=== Records supplied ===

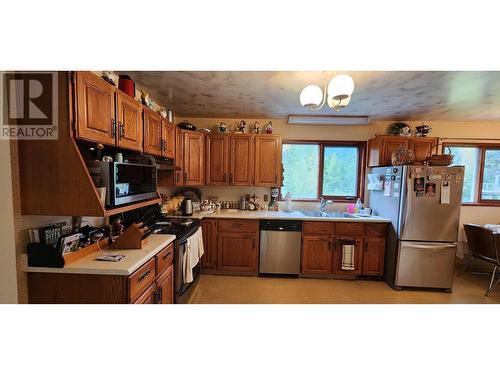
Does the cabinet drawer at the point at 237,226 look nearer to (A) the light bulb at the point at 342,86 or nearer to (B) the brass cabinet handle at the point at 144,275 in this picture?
(B) the brass cabinet handle at the point at 144,275

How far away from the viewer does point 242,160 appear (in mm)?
3076

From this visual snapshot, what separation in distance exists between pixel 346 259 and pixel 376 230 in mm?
572

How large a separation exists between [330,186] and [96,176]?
314 centimetres

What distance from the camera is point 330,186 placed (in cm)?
339

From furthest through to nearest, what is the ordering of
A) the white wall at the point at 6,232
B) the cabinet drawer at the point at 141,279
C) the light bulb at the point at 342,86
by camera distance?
1. the light bulb at the point at 342,86
2. the cabinet drawer at the point at 141,279
3. the white wall at the point at 6,232

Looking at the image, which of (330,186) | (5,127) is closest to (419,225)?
(330,186)

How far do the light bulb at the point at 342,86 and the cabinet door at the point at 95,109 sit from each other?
1586 mm

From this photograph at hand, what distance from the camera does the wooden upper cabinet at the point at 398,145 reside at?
294 cm

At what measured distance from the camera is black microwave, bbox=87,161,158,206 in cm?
130

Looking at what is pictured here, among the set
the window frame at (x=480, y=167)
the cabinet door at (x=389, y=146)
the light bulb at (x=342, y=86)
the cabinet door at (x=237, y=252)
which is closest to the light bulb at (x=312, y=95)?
the light bulb at (x=342, y=86)

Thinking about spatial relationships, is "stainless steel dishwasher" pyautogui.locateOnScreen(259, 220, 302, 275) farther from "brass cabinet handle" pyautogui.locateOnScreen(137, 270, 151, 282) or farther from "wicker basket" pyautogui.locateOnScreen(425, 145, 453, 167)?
"wicker basket" pyautogui.locateOnScreen(425, 145, 453, 167)

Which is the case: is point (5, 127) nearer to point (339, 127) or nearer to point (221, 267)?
point (221, 267)

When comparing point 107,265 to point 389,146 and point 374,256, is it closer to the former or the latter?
point 374,256

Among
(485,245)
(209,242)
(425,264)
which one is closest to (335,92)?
A: (209,242)
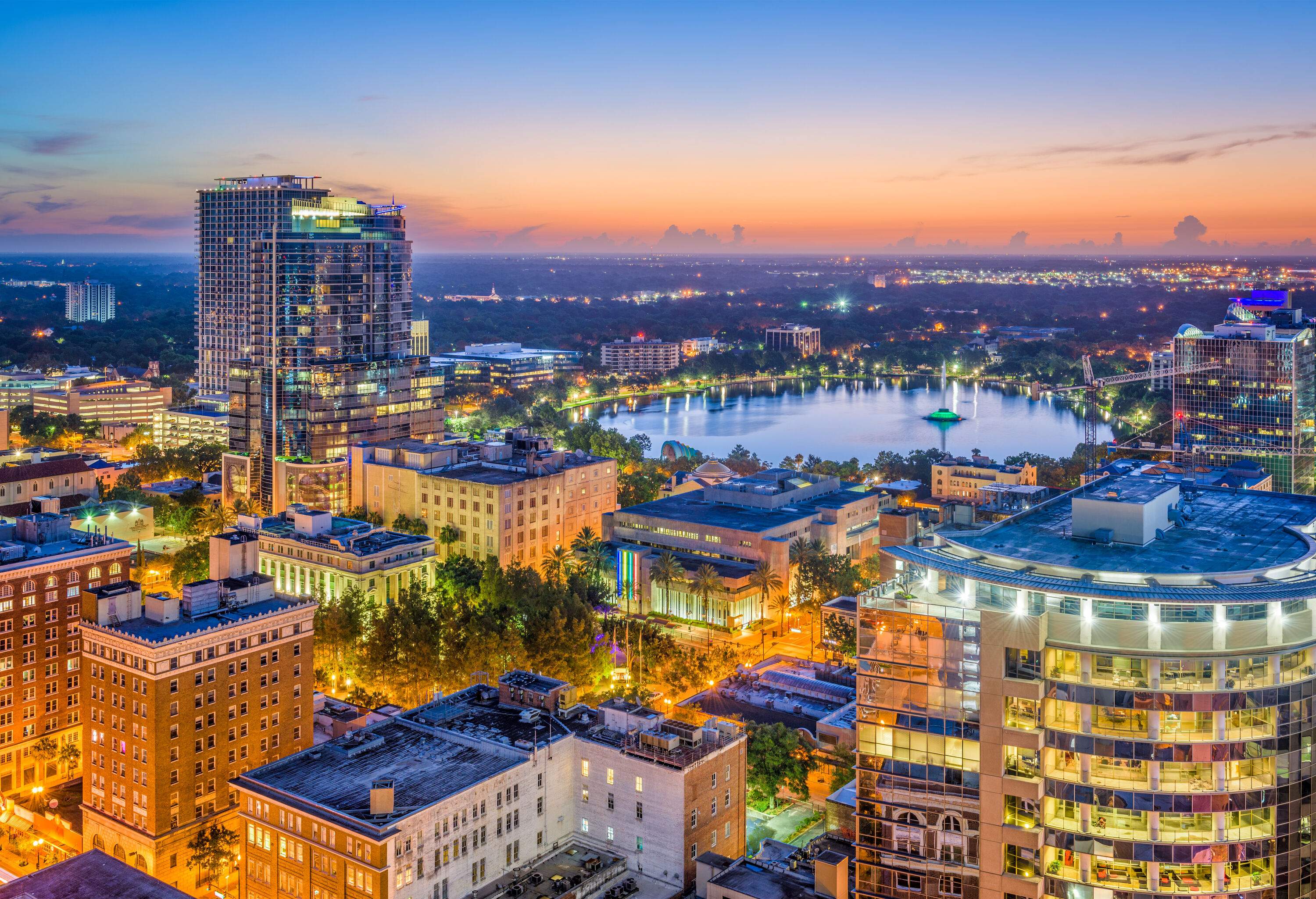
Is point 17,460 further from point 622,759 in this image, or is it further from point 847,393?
point 847,393

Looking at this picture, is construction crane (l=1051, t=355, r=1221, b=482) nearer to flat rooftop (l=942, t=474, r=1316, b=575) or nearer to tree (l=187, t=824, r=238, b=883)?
flat rooftop (l=942, t=474, r=1316, b=575)

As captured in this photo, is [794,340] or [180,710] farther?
[794,340]

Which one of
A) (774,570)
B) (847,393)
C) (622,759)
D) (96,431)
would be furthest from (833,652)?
(847,393)

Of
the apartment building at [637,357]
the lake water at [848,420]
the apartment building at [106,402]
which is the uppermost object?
the apartment building at [637,357]

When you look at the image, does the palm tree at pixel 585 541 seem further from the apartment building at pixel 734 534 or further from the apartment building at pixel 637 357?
the apartment building at pixel 637 357

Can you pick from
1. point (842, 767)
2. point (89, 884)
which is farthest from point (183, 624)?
point (842, 767)

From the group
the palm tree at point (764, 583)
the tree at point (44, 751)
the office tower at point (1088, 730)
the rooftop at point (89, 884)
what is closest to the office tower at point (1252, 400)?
the palm tree at point (764, 583)

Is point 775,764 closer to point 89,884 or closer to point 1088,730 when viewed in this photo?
point 1088,730
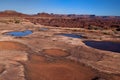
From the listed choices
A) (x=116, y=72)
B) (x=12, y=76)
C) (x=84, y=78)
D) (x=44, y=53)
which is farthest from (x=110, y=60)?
(x=12, y=76)

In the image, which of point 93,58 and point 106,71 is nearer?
point 106,71

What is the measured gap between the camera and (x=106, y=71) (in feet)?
37.4

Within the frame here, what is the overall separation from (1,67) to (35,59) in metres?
2.91

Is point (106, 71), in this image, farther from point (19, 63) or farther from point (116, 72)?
point (19, 63)

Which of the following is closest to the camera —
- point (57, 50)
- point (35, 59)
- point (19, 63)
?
point (19, 63)

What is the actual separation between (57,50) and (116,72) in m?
6.71

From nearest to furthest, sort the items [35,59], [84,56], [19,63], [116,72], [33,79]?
[33,79]
[116,72]
[19,63]
[35,59]
[84,56]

===

Omit the pictures, then extract verbatim only those lines that fall between the line containing "Looking at this" and the final line of the records above, both included.

Looking at this picture, is construction crane (l=1051, t=355, r=1221, b=482) nearer to flat rooftop (l=942, t=474, r=1316, b=575) or nearer to tree (l=187, t=824, r=238, b=883)?
flat rooftop (l=942, t=474, r=1316, b=575)

As captured in this photo, is [794,340] or [180,710] farther?
[794,340]

Which one of
A) (774,570)
B) (847,393)
C) (622,759)
D) (96,431)
would be furthest from (833,652)?
(847,393)

Of
the apartment building at [637,357]
the lake water at [848,420]
the apartment building at [106,402]
which is the uppermost object?
the apartment building at [637,357]

When you look at the image, does the palm tree at pixel 585 541 seem further from the apartment building at pixel 734 534 or further from the apartment building at pixel 637 357?
the apartment building at pixel 637 357

Can you pick from
1. point (842, 767)
2. point (89, 884)
which is farthest from point (183, 624)?
point (842, 767)

From the group
the palm tree at point (764, 583)
the tree at point (44, 751)
the office tower at point (1088, 730)
the rooftop at point (89, 884)
what is closest to the office tower at point (1252, 400)?
the palm tree at point (764, 583)

Is point 775,764 closer to point 89,884 or closer to point 1088,730 when viewed in this photo?
point 1088,730
From the listed choices
A) (x=116, y=72)
B) (x=12, y=76)
C) (x=84, y=78)
D) (x=44, y=53)
which is farthest from (x=110, y=60)?
(x=12, y=76)

In the image, which of point 93,58 and point 106,71 is nearer?
point 106,71

What is the measured gap between the camera and (x=106, y=71) (in feet)?
37.4

Within the frame here, what is the overall separation from (1,67) to (35,59) in metres?
2.91

Is point (106, 71), in this image, farther from point (19, 63) or farther from point (116, 72)?
point (19, 63)

Which of the following is closest to the camera —
- point (57, 50)
- point (35, 59)
- point (19, 63)
?
point (19, 63)

What is the actual separation between (57,50) and (116,72) in m?
6.71

From nearest to furthest, sort the items [35,59], [84,56], [19,63], [116,72], [33,79]?
[33,79]
[116,72]
[19,63]
[35,59]
[84,56]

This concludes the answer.